SET PROBLEM A:
Name the occupations that the piece on the sound of nordic ice skating gives for the kind of people who can handle thin-ice skating.
SET PROBLEM B:
Decide whether each statement matches the piece on the sound of nordic ice skating, answering yes or no and quoting the deciding words: (i) Ajne filmed Trygg skating. (ii) The ice in the video was 45 millimeters thick. (iii) Lissma Kvarnsjö is a lake outside Stockholm.
SET PROBLEM C:
Carry on the piece on the sound of nordic ice skating from its final sentence.

── SOURCE EXCERPT ──

The acoustic experience of nordic ice-skating, National Geographic, Henrik Trygg and Mårten Ajne. The sound of nature, sound identity blog

There is a laser-like symphony of sounds that comes from the ice.

Henrik Trygg and Mårten Ajne are two Swedish ice skating enthusiasts who showed us this art.

In this video Trygg filmed Ajne skating on 45-millimeter-thick ice on Lissma Kvarnsjö, a lake outside Stockholm, Sweden.

They look like athletes, but what is required to thin-ice skating is a scientific brain.

Engineers, mapmakers, and mathematicians, they are the kind of people who can handle this particular challenge.

Skating on black ice of about 3.5 centimeters involves a lot of preparation, math calculations, checking the atmospheric conditions, looking at satellite images and the smoothness of the surface.

But what is really catchy is the alien sound that the black ice produces.

The two skaters explain this effect to the National Geographic magazine:

“In the video, the sounds are created by me (Ajne) skating on it. There is a distinctive sonorous tone and the noise from cracks striking.

───
── DATASET RECORDS ──

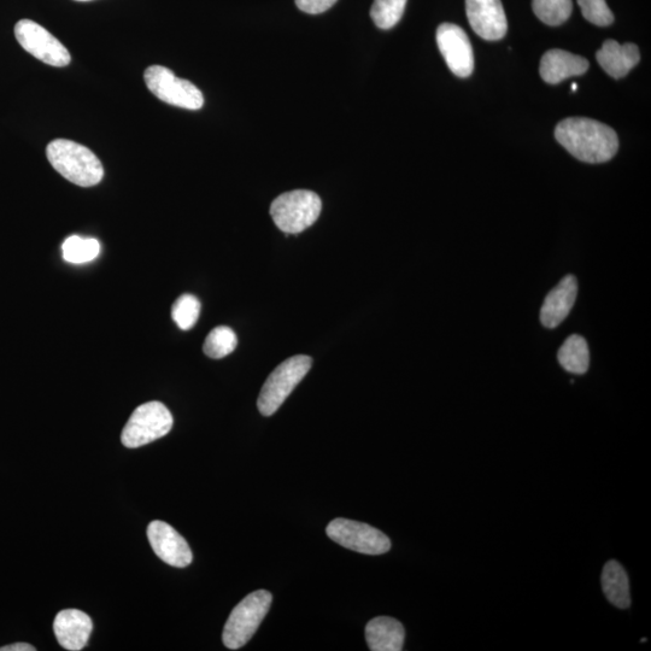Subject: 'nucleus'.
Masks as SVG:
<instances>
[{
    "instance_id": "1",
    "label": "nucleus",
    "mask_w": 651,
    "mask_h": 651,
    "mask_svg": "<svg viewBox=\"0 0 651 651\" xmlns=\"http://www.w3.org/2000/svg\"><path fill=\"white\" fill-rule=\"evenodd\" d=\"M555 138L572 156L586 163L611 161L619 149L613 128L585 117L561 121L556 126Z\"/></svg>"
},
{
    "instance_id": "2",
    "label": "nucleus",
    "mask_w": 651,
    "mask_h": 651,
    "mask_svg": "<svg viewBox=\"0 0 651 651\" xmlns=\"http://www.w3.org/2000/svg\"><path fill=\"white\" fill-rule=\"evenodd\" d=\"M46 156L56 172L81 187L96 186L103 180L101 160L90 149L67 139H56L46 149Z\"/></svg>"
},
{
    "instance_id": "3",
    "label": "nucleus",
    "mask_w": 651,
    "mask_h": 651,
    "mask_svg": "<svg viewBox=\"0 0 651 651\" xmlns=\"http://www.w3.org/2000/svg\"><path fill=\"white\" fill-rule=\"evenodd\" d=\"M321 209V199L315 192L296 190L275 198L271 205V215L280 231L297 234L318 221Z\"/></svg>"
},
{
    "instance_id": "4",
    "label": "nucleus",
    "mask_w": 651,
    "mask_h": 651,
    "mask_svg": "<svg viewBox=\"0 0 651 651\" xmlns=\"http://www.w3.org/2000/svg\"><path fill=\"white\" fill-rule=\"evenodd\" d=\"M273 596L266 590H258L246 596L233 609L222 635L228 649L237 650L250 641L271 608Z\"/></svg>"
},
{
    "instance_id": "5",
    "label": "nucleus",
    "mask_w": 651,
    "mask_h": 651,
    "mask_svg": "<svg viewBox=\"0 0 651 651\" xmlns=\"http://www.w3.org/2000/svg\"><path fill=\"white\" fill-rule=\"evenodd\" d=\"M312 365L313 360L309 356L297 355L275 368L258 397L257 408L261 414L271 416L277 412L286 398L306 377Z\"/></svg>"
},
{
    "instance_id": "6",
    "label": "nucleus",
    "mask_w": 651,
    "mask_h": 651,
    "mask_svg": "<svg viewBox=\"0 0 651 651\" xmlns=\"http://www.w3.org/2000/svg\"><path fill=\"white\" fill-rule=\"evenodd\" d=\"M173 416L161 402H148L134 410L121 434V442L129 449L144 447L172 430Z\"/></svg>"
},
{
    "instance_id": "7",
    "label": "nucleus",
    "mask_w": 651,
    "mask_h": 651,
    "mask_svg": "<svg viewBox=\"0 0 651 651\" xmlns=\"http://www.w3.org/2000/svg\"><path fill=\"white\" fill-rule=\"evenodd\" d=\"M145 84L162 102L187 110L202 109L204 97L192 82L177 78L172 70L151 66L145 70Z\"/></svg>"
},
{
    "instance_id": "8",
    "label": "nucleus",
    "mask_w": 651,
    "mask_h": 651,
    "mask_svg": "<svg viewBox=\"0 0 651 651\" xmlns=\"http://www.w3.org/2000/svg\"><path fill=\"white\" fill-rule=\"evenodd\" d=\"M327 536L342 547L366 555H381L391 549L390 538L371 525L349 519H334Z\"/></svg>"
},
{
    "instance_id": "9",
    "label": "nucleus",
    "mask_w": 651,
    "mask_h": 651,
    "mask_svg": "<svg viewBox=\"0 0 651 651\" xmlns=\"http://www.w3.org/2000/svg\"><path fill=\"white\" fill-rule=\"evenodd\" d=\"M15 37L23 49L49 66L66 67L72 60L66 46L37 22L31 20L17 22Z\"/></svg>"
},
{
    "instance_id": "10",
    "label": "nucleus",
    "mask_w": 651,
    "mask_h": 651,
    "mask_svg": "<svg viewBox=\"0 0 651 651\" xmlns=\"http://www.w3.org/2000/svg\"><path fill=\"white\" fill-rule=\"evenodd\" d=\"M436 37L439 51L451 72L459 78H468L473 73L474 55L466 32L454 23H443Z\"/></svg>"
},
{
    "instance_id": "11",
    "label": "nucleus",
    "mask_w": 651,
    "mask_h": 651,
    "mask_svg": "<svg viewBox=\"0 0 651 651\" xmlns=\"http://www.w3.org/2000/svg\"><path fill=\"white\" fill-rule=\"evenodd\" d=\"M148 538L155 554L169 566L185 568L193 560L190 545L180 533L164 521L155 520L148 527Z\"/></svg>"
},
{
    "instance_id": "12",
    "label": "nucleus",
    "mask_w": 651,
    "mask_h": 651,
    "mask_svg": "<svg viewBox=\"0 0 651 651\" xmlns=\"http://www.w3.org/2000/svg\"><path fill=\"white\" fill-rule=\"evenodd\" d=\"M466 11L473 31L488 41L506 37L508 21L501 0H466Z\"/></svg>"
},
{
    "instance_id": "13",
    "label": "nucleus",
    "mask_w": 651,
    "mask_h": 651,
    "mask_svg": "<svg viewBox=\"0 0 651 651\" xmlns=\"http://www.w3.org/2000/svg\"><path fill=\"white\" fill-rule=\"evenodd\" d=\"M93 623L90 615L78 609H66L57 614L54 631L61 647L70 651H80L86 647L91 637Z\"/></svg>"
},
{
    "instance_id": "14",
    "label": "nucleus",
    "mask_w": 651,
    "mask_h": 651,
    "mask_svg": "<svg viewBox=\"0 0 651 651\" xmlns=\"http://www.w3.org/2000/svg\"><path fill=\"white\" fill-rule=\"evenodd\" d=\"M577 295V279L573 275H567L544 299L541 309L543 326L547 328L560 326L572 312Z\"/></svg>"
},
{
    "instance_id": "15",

───

WRITTEN REPLY A:
Engineers, mapmakers, mathematicians

WRITTEN REPLY B:
(i) No: "Trygg filmed Ajne skating"
(ii) Yes: "45-millimeter-thick ice on Lissma Kvarnsjö"
(iii) Yes: "Lissma Kvarnsjö, a lake outside Stockholm, Sweden"

WRITTEN REPLY C:
Black ice doesn’t expand and contract because it’s kept warm by the underlying water, even when it’s cold out. Isothermal would be the technical word for it—in a narrow temperature range.

The sonorous tone is the song of black ice, best heard (and recorded) from a short distance. The layman explanation would be that the tone is inversely related to the thickness of the ice.

The thinner the ice, the higher the tone.

Intriguingly, the ice is about to collapse at high C, the supposedly highest note of a soprano opera singer, for example in Puccini’s Turandot.”